A Saúde do Escolar fazia parte de um sistema de assistência, que tinha a participação de vários profissionais, dentre eles, o psicólogo. Este era designado para trabalhar nas clínicas psicológicas, fazendo atendimento de psicodiagnóstico e terapia (ludoterapia, psicomotricidade, psicopedagogia, orientação de pais), e em escolas municipais, onde sem muita clareza de seu trabalho, oscilava entre atividades clínica, pedagógica e/ou institucional (Castanho, 1996).

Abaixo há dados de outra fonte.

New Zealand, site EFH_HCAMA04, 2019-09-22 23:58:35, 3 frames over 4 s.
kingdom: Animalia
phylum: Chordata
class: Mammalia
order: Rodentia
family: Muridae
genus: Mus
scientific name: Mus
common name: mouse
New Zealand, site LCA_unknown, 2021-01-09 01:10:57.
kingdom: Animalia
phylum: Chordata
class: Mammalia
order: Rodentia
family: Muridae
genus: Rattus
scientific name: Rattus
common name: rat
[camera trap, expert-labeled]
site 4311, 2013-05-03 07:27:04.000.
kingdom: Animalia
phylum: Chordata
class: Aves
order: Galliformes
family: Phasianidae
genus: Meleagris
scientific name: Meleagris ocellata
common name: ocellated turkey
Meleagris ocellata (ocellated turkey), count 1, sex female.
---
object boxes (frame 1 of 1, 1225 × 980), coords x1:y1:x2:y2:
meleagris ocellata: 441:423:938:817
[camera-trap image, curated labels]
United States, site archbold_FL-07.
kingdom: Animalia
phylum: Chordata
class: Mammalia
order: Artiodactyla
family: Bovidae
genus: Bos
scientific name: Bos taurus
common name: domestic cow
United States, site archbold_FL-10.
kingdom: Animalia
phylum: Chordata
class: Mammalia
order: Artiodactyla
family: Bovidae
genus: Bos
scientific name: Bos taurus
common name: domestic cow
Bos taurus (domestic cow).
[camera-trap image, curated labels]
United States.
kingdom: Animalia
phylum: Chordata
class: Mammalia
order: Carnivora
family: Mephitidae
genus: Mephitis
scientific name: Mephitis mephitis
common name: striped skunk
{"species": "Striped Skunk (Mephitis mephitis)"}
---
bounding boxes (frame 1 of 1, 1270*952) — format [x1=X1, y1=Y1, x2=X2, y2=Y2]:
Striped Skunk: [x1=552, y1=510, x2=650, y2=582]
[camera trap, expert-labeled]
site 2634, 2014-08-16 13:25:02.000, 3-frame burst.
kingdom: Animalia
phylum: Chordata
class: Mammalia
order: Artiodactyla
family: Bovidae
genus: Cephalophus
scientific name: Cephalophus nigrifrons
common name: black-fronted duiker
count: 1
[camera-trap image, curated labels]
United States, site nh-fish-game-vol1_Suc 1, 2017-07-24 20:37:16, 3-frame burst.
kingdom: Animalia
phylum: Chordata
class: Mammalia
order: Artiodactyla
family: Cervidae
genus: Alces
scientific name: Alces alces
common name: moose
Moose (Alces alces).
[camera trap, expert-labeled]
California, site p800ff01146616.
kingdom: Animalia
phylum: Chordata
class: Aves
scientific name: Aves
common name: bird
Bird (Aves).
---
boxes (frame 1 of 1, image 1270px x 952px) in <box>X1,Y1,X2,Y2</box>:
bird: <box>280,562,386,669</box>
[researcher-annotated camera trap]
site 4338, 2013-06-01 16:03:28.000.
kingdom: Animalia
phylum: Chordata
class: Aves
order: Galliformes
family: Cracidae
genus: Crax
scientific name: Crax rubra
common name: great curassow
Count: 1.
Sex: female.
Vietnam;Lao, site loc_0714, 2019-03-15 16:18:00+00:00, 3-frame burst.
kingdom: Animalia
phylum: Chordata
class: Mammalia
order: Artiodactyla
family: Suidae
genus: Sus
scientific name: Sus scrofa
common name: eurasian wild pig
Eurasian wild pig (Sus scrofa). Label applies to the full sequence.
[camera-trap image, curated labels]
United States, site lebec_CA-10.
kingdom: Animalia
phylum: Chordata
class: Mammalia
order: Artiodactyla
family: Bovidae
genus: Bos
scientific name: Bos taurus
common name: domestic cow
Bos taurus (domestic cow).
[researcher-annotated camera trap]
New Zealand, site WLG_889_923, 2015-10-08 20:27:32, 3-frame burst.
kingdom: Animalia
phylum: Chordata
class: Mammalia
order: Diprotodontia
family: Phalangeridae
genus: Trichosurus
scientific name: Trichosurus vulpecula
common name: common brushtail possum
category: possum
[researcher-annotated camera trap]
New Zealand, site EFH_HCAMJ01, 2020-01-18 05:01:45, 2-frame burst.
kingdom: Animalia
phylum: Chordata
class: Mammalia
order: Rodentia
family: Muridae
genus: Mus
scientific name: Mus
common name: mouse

Da mesma forma que os manicômios, a escola era vista como uma instituição segregadora e se acreditava que havia produção de demanda de distúrbios de aprendizagem e conduta, e distorção nos encaminhamentos escolares, quando a escola buscava legitimar na saúde problemas pedagógicos, econômicos e culturais de crianças e jovens. A transferência de psicólogos à Secretaria da Saúde ocorreu devido a prioridades de gestão e de reestruturação política, administrativa e burocrática, em que a UBS se tornou a principal referência da população e referência/contra-referência de diversas outras instituições de saúde e de instituições sociais no encaminhamento de transtornos mentais, respondendo a demandas da comunidade, de creches, escolas e também promovendo ações dentro destes espaços. Priorizavam-se a orientação de pais, o trabalho com professores e comunicados por escrito, a fim de não centralizar o problema no aluno exclusivamente. Era uma nova forma de intervenção, que colocou um fim na duplicação de serviços, mas também

enfatizou uma tendência a medicalizar os problemas de aprendizagem e gerou críticas nos profissionais, os quais foram obrigados a finalizarem seus trabalhos e se vincularem a outra Secretaria (Castanho, 1996).